» WHAT YOU HAVE TO DO
Go through the records below and show every line with the string "site".

• • • • •

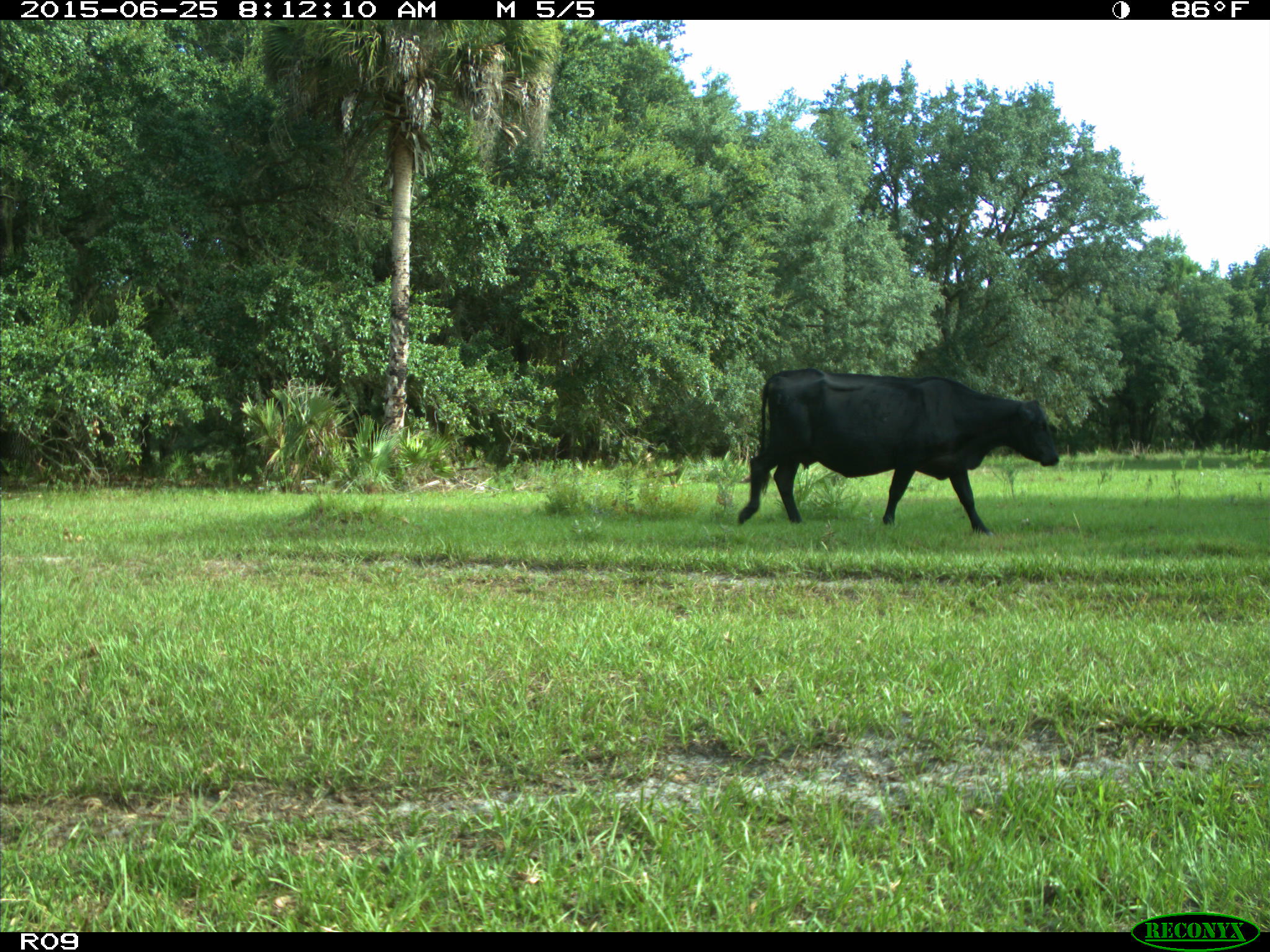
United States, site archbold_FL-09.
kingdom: Animalia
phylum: Chordata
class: Mammalia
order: Artiodactyla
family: Bovidae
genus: Bos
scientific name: Bos taurus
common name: domestic cow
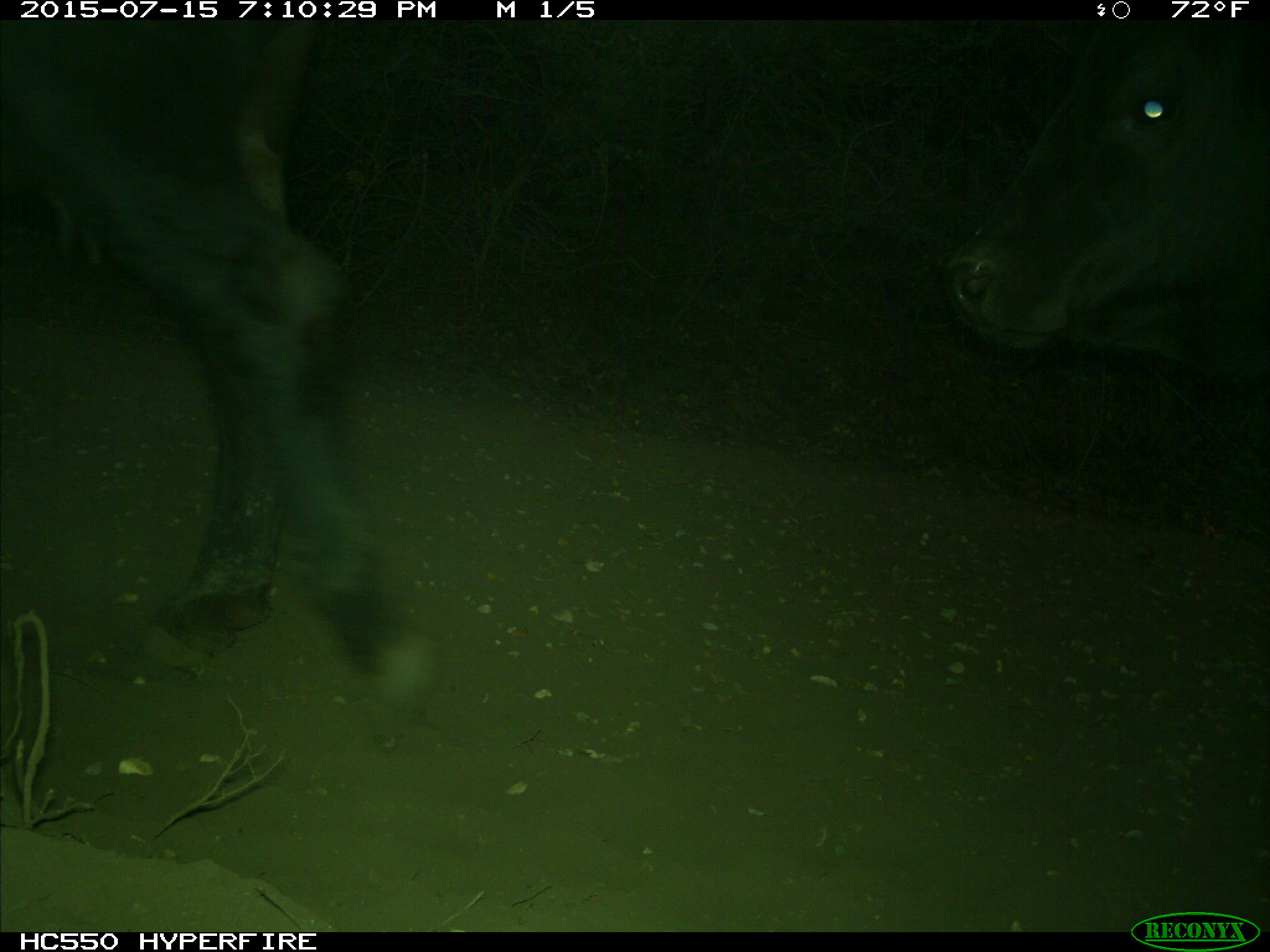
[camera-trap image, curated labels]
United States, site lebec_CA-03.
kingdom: Animalia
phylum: Chordata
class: Mammalia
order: Artiodactyla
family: Bovidae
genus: Bos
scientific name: Bos taurus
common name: domestic cow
Bos taurus (domestic cow).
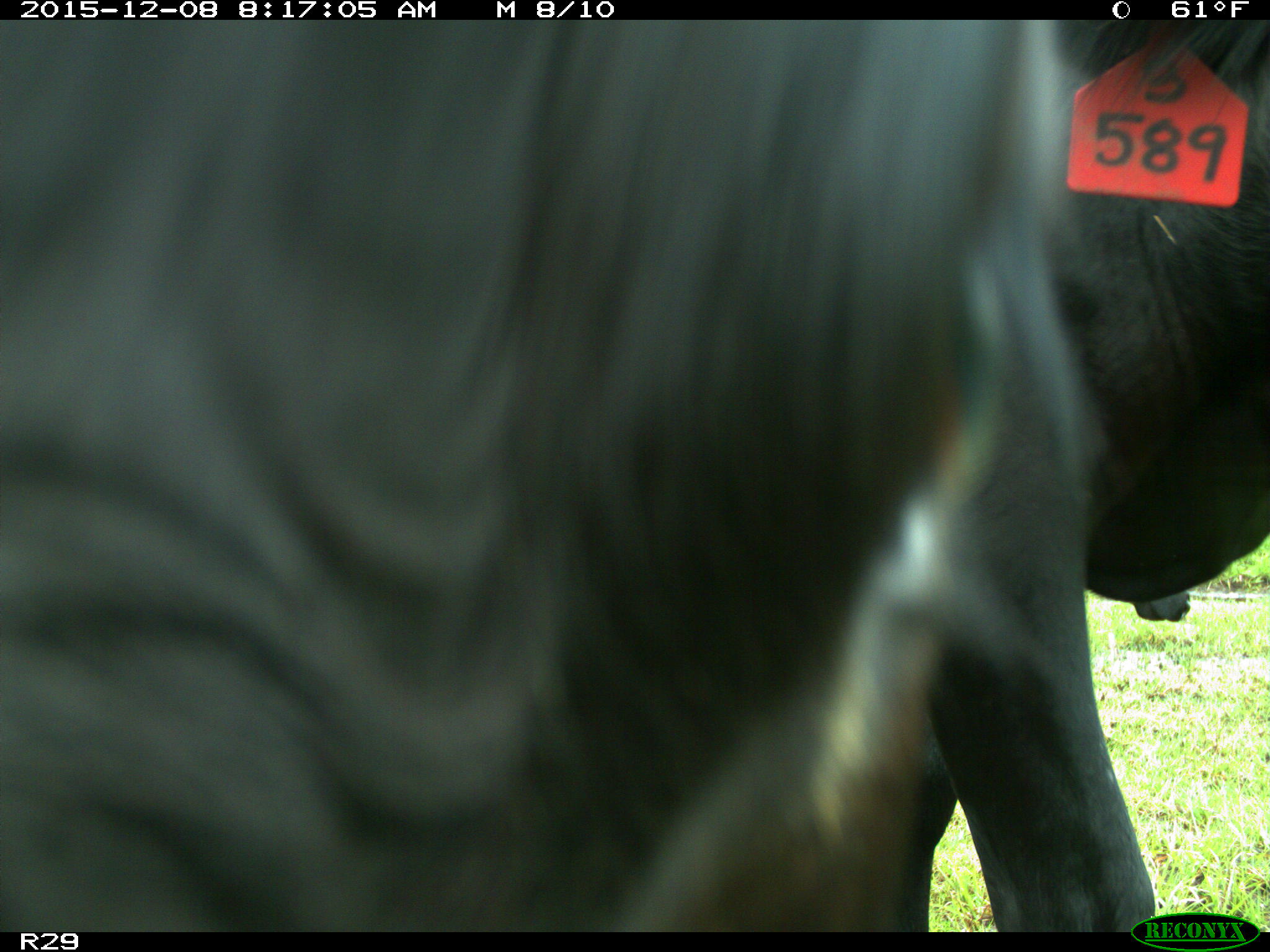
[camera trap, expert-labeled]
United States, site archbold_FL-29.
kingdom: Animalia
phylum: Chordata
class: Mammalia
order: Artiodactyla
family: Bovidae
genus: Bos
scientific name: Bos taurus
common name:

• • • • •

» FINISHED TASK
United States, site archbold_FL-09.
United States, site lebec_CA-03.
United States, site archbold_FL-29.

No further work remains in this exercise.